Many blogs and posts with catchy titles of healthy, tasty menus for athletes include energy dense recipes. Athlete’s cooking sites promote recipes but many just play with key words of current dietary trends: vegan, vegetarian, natural, regional, local, seasonal, superfoods, low sugar. And add a nice image that makes the recipe seem even more healthy.
The food industry has used certain tactics for years to convince consumers to buy their products. Specific product labeling and packaging, and catchy product names have been a successful strategy to increase sales numbers.
Athletes a group of high interest
For companies and bloggers, athletes are a very important group of consumers. They want to eat healthy and high quality. They want the best for their body and many pay more attention to food than the general population. Athletes want to maximise their performance and a healthy, high quality diet helps them achieve this goal.
Clearly, a recipe that’s promoted as healthy isn’t enough. In order to meet the needs, we need the recipe nutrition information. Note, healthy ingredients can be energy dense also. Adding nuts, seeds, oil, avocado or coconut to your foods for example can easily increase the calorie content of an apparently low-calorie meal to serveral hundred calories. Yes, healthy foods contain energy. And sometimes you’ll be surprised what the nutrient composition of recipes looks like when you run an analysis.
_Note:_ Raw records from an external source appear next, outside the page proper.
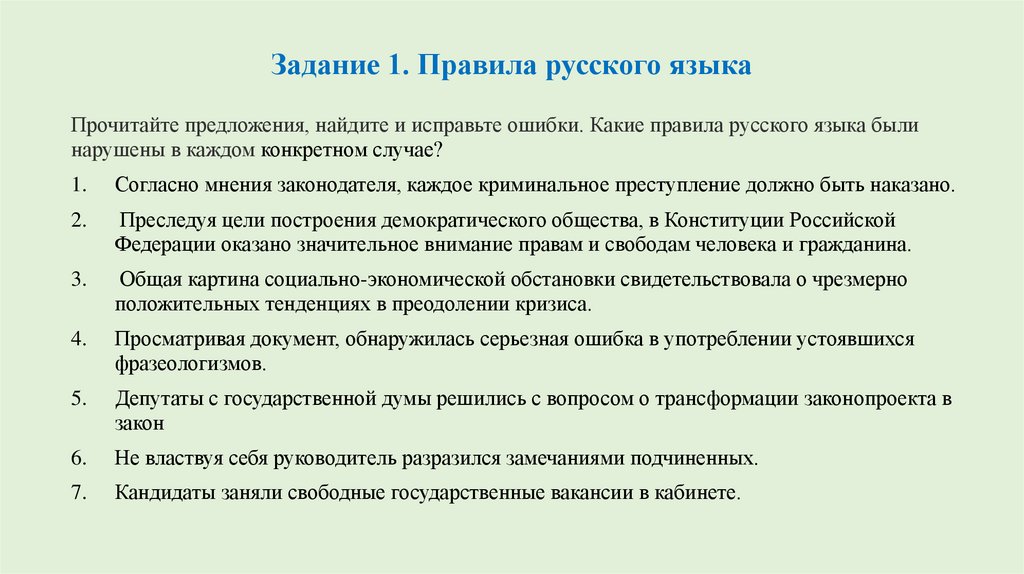 Задание 1. Правила русского языка

Прочитайте предложения, найдите и исправьте ошибки. Какие правила русского языка были нарушены в каждом конкретном случае?

1. Согласно мнения законодателя, каждое криминальное преступление должно быть наказано.

2. Преследуя цели построения демократического общества, в Конституции Российской Федерации оказано значительное внимание правам и свободам человека и гражданина.

3. Общая картина социально-экономической обстановки свидетельствовала о чрезмерно положительных тенденциях в преодолении кризиса.

4. Просматривая документ, обнаружилась серьезная ошибка в употреблении устоявшихся фразеологизмов.

5. Депутаты с государственной думы решились с вопросом о трансформации законопроекта в закон

6. Не властвуя себя руководитель разразился замечаниями подчиненных.

7. Кандидаты заняли свободные государственные вакансии в кабинете.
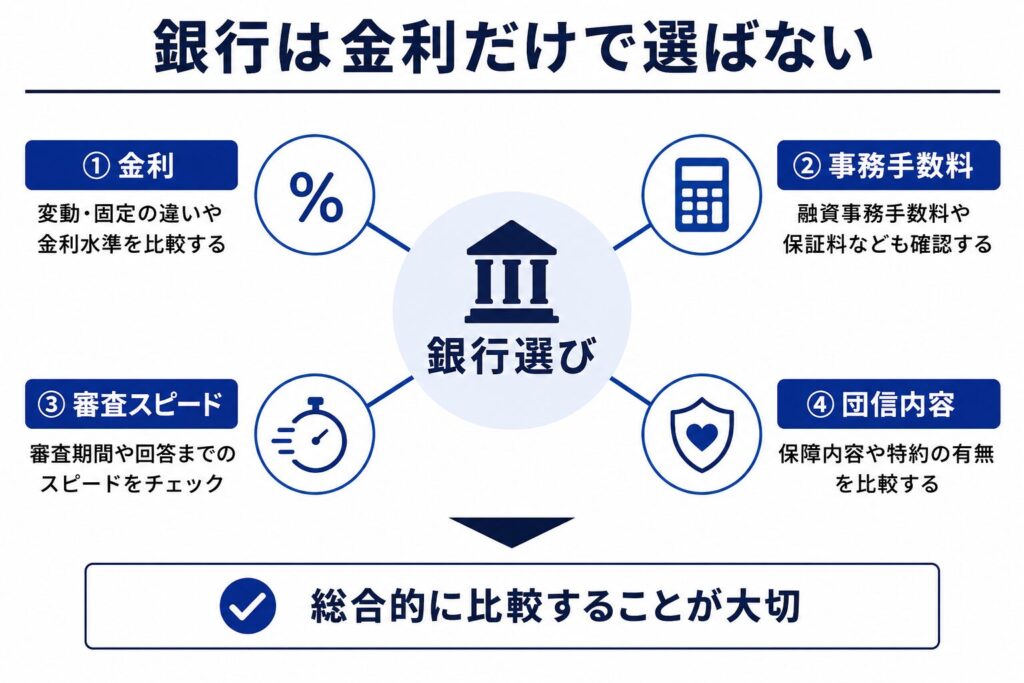 銀行は金利だけで選ばない

① 金利

変動・固定の違いや金利水準を比較する

%

② 事務手数料

融資事務手数料や保証料なども確認する

銀行選び

③ 審査スピード

審査期間や回答までのスピードをチェック

④ 団信内容

保障内容や特約の有無を比較する

総合的に比較することが大切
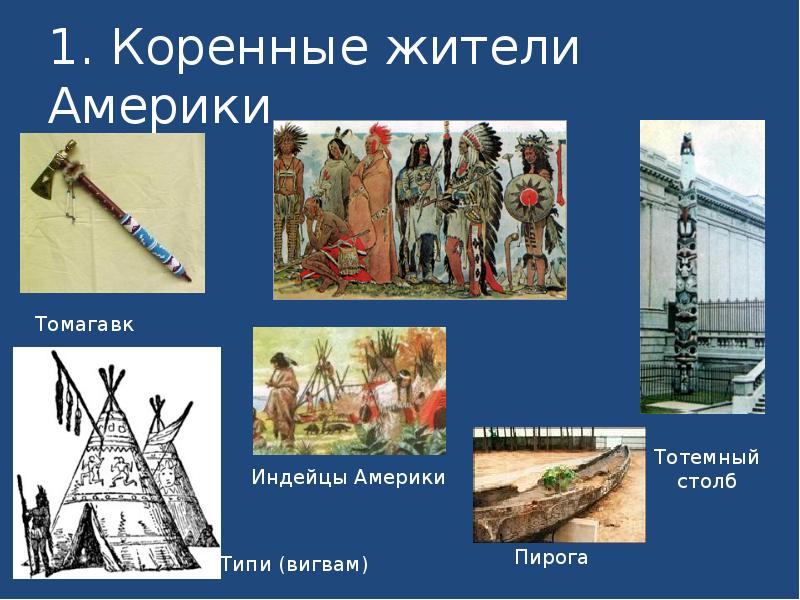 1. Коренные жители Америки

Томагавк

Индейцы Америки

Тотемный столб

Типи (вигвам)

Пирога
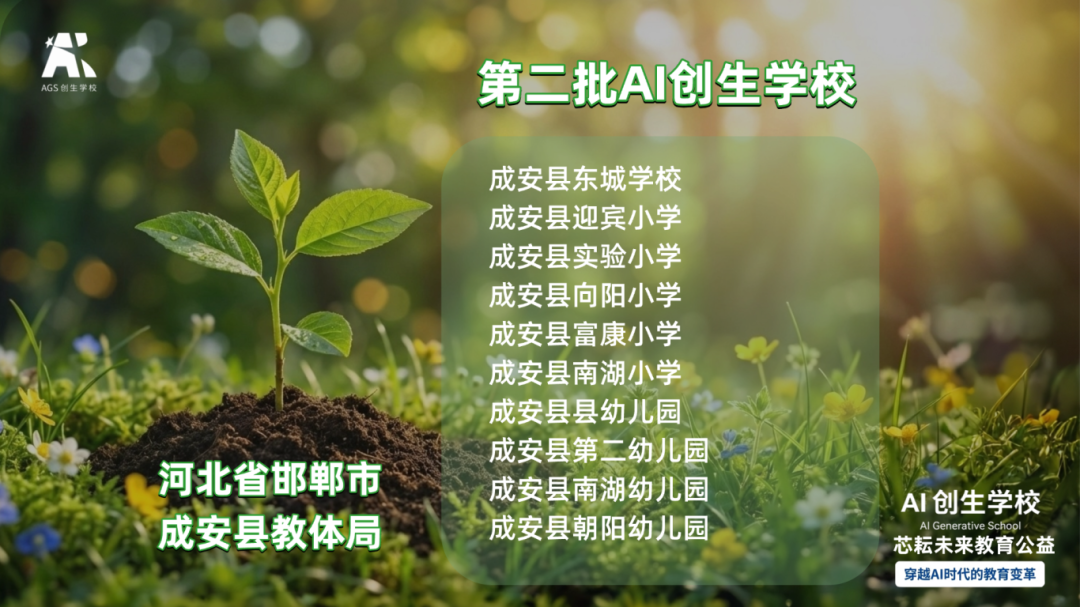 AGS 创生学校

第二批AI创生学校

成安县东城学校
成安县迎宾小学
成安县实验小学
成安县向阳小学
成安县富康小学
成安县南湖小学
成安县县幼儿园
成安县第二幼儿园
成安县南湖幼儿园
成安县朝阳幼儿园

河北省邯郸市
成安县教体局

AI 创生学校
AI Generative School
芯耘未来教育公益
穿越AI时代的教育变革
What to look for in a recipe
A recipe should at least list the energy content (kcal), macronutrient composition and sodium content. Distribution of fats and concentration of other micronutrients is welcome, for example fibre or iron and calcium, two important nutrients for athletes. With the given macronutrient distribution athletes can plan their meals based on different training loads. Remember: the portion needs to be right. A recipe should be of high quality, but especially for athletes, it should also contain the necessary carbohydrates (fuel) for intense and/or long workouts.